Recipe
Spanish Rice with an Egg Crust - (Arroz con Costra)
Posted by : unknown
Preparation time : 10 Min
Cooking time : 1 Hrs 0 Min
Level of difficulty : Medium
Ingredients
6 servings
- 500gr cups rice
- 1 teacup olive oil
- 300gr chicken, cut into chunks
- 300 gr rabbit, cut into chunks
- 6 meatballs
- 1 tomato
- 1 - 1/4 liters white chicken stock or water
- Pinch of saffron
- 200gr chickpeas--soaked and cooked
- 12 eggs
- 3 cloves Garlic
- Salt
Preparation
- Heat the oil in a large ovenproof casserole, fry the chicken, the rabbit and the meatballs, add the garlic and the tomato and simmer slightly.
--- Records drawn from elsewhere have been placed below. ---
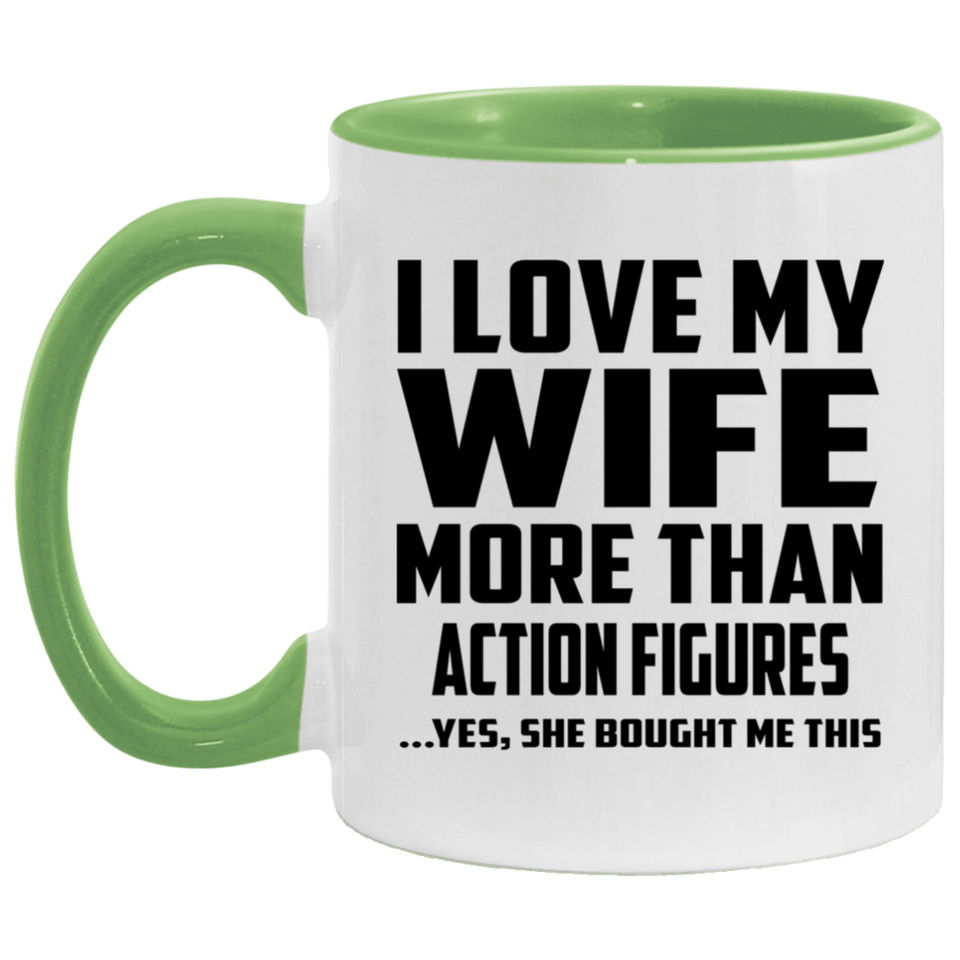 I Love My Wife More Than Action Figures - 11oz Accent Mug Green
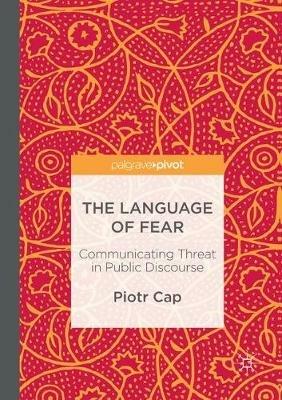 The Language of Fear - Piotr Cap - Libro Palgrave Macmillan | Libraccio.it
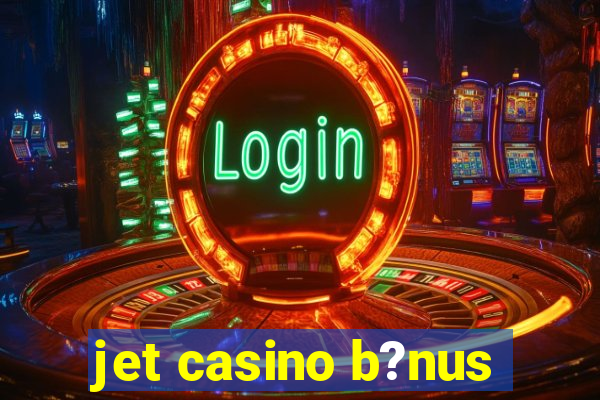 jet casino b?nus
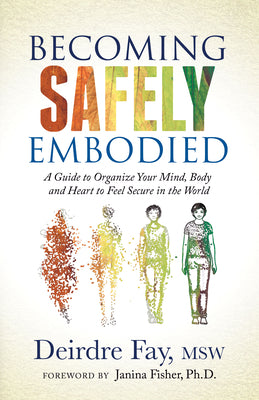 Book cover for Becoming Safely Embodied: A Guide to Organize Your Mind, Body and Heart to Feel Secure in the World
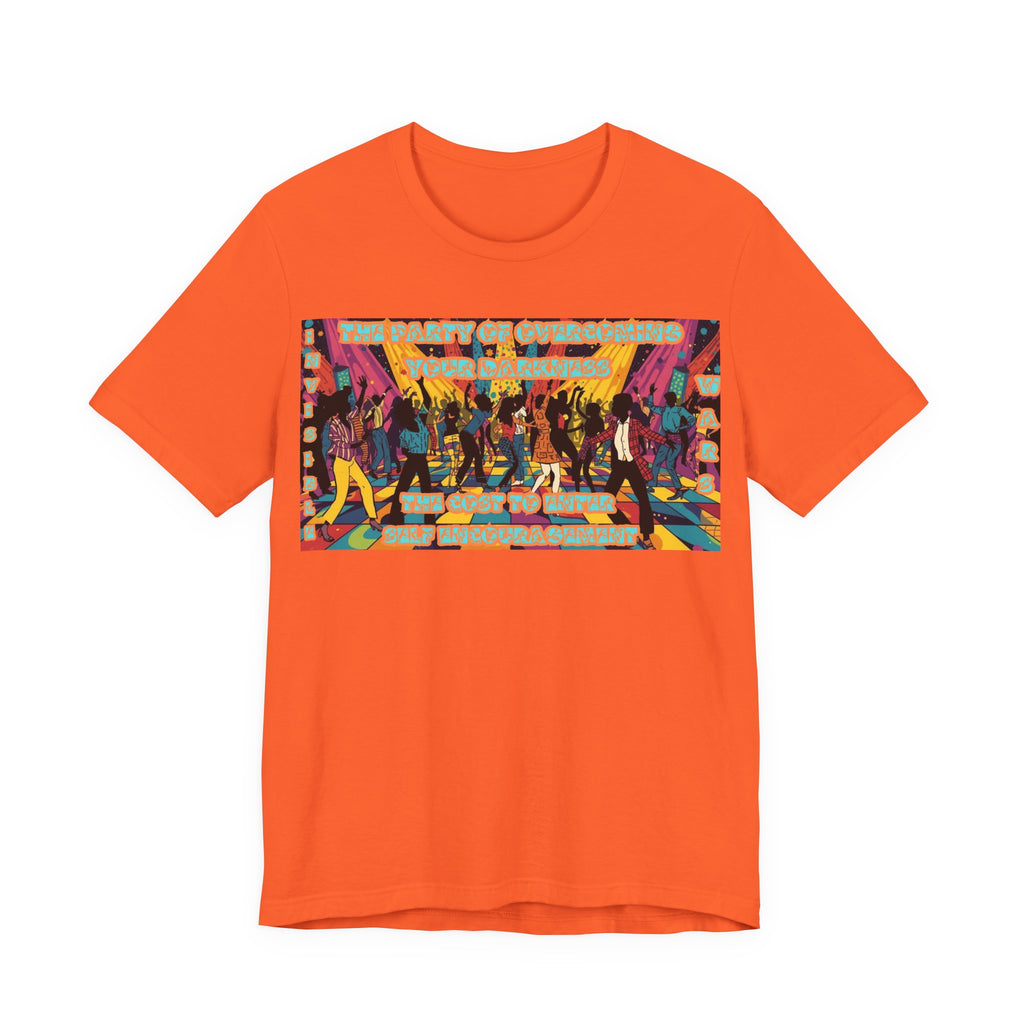 Women T-Shirt — The Party of Overcoming Your Darkness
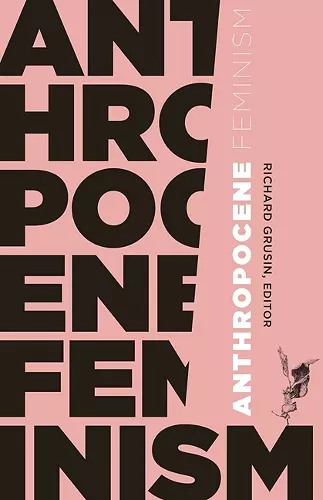 Anthropocene Feminism cover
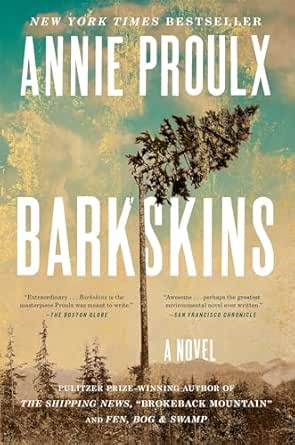 Barkskins by Annie Proulx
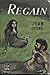 Regain by Jean Giono Regain by Jean Giono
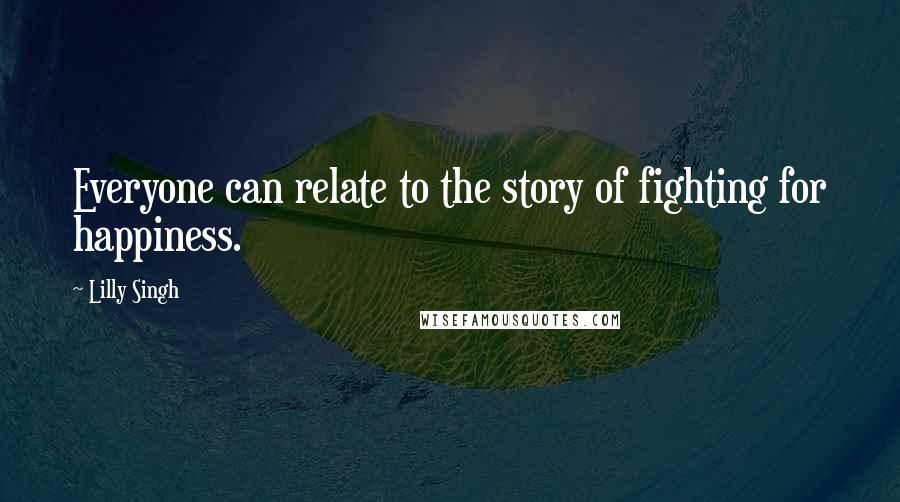 Lilly Singh Quotes: Everyone can relate to the story of fighting for happiness.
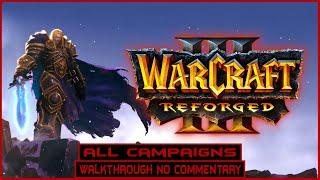 Warcraft III: Reforged | Full Game | All Campaigns | Longplay Walkthrough No Commentary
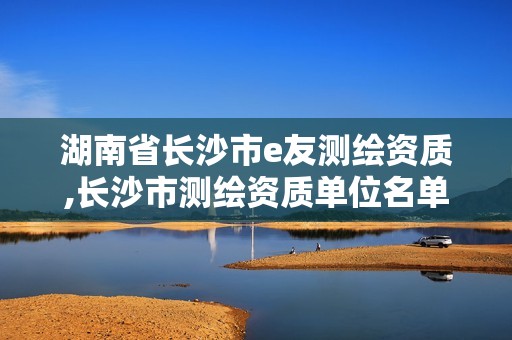 湖南省長沙市e友測繪資質(zhì),長沙市測繪資質(zhì)單位名單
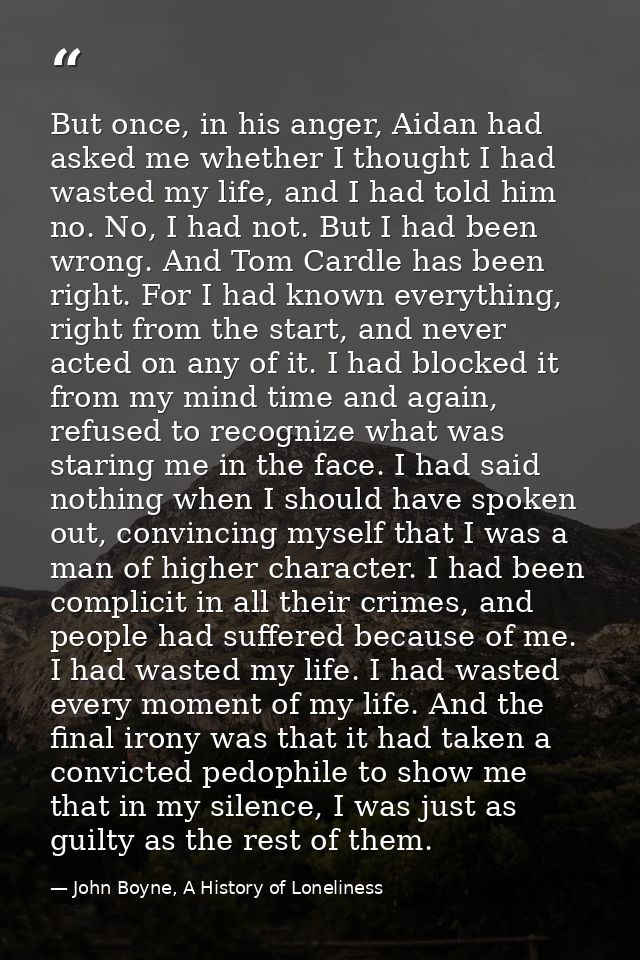 But once, in his anger, Aidan had asked me whether I thought I had wasted my life, and I had told him no. No, I had not. — John Boyne, A History of Loneliness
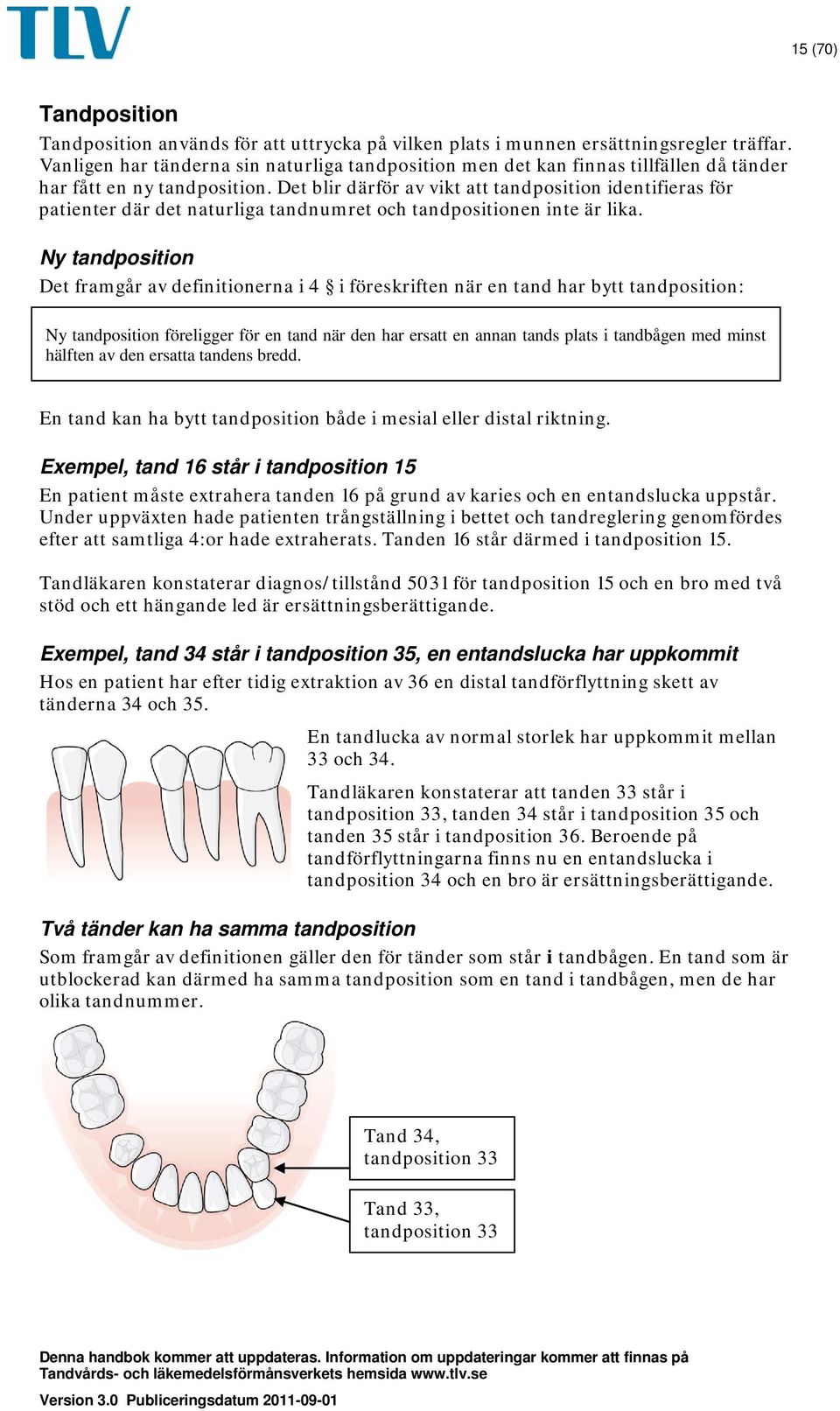 Det blir därför av vikt att tandposition identifieras för patienter där det naturliga tandnumret och tandpositionen inte är lika.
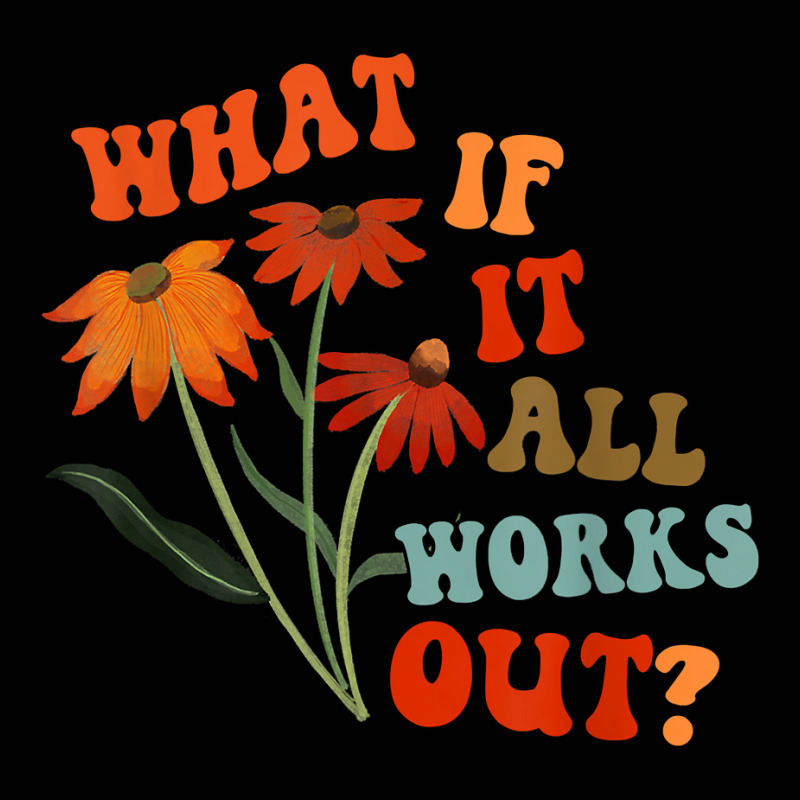 What If It All Works Out Funny T Shirt Toddler 3/4 Sleeve Tee by norhannuchols | Artistshot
Add the stock and let it boil for a few minutes until the meat is tender.
- Spread the meat over the bottom of an ovenproof casserole; add the dry rice, the chickpeas and saffron. Check the salting of the stock or water and pour it over the rice. Bake uncovered in a medium oven until the rice is almost dry.
- Remove from the oven, Beat the eggs lightly with a little salt, pour them over the rice and put the casserole back into the oven for 8-10 minutes. This gives a rich, thick egg layer; if you want a thinner crust, use half the eggs.